Since the first commercial NCCOM became available from BoMed Medical Manufacturing in 1982, several comparative studies have been published. These cannot always be compared easily. A recent review summarised all available clinical studies.43 Overall, 34 studies were reviewed including 708 patients in 13 different patient categories. Most of these studies used earlier versions of the NCCOM3-R7. The NCCOM3-R7 was mostly compared with the thermodilution technique, and the majority of studies used a correlation coefficient to compare methods. Only a few studies applied the appropriate technique for analysing agreement between two methods: bias plot analysis and calculation of mean differences.44 Despite the difficulty in comparing the various studies, it was concluded that estimating cardiac output with impedance cardiography remains controversial. Only two studies compared the NCCOM3 (both using the NCCOM3-R6) with dye dilution.29 39 The study by O’Connell et alin children39 also showed poor agreement between the two methods. Nevertheless, by using a modification, the investigators were able to improve the agreement. Thomas29 did not apply the standard procedure for the assessment of dye dilution cardiac output, but rather used the less reliable earpiece densitometer.
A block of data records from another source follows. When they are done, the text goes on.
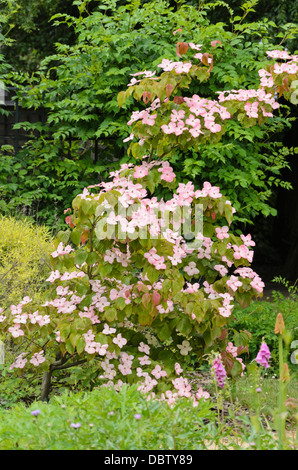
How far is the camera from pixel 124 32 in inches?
259

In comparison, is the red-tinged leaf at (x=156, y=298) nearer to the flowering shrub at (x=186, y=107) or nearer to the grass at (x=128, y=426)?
the grass at (x=128, y=426)

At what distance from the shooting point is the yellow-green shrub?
4738 mm

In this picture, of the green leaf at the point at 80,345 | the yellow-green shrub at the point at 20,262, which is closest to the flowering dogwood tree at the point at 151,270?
the green leaf at the point at 80,345

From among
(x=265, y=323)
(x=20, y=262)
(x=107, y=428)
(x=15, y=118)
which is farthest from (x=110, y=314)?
(x=15, y=118)

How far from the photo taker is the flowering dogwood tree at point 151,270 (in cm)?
328

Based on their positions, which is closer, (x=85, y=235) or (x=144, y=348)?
(x=85, y=235)

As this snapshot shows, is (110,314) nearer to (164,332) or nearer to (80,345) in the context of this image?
(80,345)

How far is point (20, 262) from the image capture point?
517cm

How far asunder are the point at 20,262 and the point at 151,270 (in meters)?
2.21

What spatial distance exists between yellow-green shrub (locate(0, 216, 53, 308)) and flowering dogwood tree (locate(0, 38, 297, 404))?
1.01 m

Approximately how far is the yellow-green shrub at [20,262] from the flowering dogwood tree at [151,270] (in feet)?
3.32

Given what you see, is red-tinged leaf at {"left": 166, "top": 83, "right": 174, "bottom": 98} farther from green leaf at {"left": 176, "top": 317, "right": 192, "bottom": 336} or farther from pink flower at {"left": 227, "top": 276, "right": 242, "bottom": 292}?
green leaf at {"left": 176, "top": 317, "right": 192, "bottom": 336}
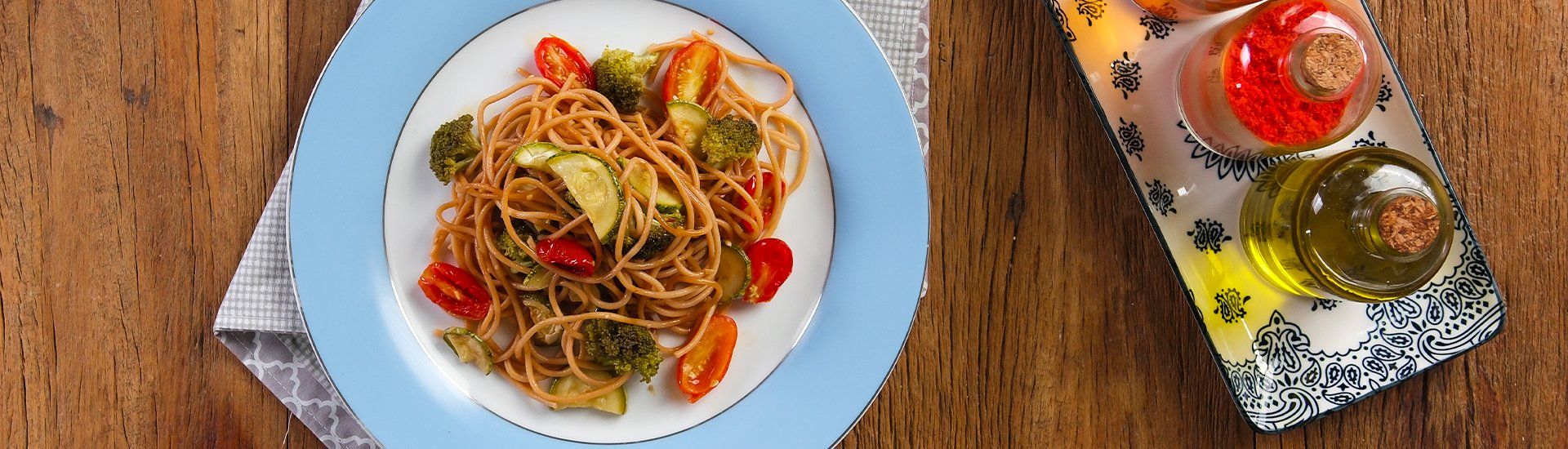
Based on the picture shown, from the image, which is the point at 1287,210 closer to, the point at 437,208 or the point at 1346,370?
the point at 1346,370

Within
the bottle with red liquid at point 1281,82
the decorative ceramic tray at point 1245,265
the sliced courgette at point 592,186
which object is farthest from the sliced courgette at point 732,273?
the bottle with red liquid at point 1281,82

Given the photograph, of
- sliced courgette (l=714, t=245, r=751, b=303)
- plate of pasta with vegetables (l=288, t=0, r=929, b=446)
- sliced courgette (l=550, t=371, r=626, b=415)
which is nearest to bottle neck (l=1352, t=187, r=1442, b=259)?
plate of pasta with vegetables (l=288, t=0, r=929, b=446)

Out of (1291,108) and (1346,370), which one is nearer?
(1291,108)

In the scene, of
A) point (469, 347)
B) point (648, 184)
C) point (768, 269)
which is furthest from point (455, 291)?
point (768, 269)

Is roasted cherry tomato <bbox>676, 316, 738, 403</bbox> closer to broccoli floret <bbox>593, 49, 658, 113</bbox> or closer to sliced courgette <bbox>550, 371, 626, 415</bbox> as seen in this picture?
sliced courgette <bbox>550, 371, 626, 415</bbox>

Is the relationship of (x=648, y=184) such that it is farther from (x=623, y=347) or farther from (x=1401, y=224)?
(x=1401, y=224)

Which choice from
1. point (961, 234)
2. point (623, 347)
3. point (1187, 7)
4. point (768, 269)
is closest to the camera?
point (623, 347)

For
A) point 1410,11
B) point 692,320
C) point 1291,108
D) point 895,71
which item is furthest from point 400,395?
point 1410,11
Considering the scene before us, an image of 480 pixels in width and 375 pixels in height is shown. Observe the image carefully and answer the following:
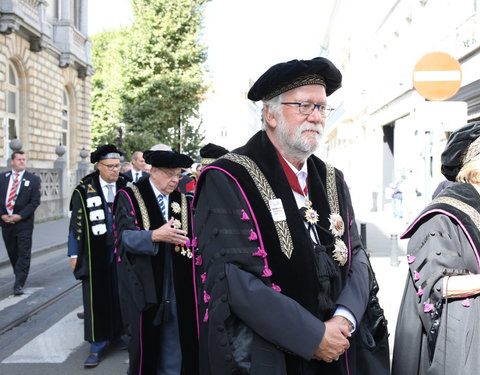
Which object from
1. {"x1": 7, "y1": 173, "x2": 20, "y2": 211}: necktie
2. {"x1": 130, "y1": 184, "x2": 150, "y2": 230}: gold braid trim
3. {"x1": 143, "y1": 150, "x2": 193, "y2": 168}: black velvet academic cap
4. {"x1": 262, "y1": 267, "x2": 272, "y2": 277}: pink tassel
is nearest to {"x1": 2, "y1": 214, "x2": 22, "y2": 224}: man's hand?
{"x1": 7, "y1": 173, "x2": 20, "y2": 211}: necktie

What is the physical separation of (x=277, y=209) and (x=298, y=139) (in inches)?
14.0

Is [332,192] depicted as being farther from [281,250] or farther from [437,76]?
[437,76]

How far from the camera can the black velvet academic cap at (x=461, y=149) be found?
2779 millimetres

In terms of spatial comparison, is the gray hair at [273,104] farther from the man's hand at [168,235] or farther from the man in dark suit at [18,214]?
the man in dark suit at [18,214]

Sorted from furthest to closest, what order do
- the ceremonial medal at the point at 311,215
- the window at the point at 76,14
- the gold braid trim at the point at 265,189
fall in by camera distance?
the window at the point at 76,14 < the ceremonial medal at the point at 311,215 < the gold braid trim at the point at 265,189

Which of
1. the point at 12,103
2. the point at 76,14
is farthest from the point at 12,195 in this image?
the point at 76,14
Like us, he studied five healthy volunteers and found an acceptable mean bias of −0.6 l/min. Except for the difference in methodology, a possible explanation for the discrepancy between his results and ours is the fact that in the study by Thomas resting cardiac output averaged 7.2 l/min, which, according to our data, is close at the point where dye dilution and impedance cardiography correlate best. Nevertheless, with higher cardiac output levels induced by exercise, his impedance data may also differ from −4 to +5 l/min from the dye values.
We can only speculate about the reasons why impedance cardiography fared so badly. However, the implicit assumptions related to this method have not been sufficiently tested in experimental models. The specific resistivity of blood may not be constant, and placement of electrodes may be more critical than has been thought. Finally, the Sramek-Bernstein approach probably causes specific problems, as we found the correlation between dye dilution and impedance cardiography according to Kubicek et al 2 to be much better.3
In conclusion, we found that in healthy volunteers impedance cardiography with the NCCOM3-R7 is inadequate for assessing cardiac output when compared with the dye dilution method.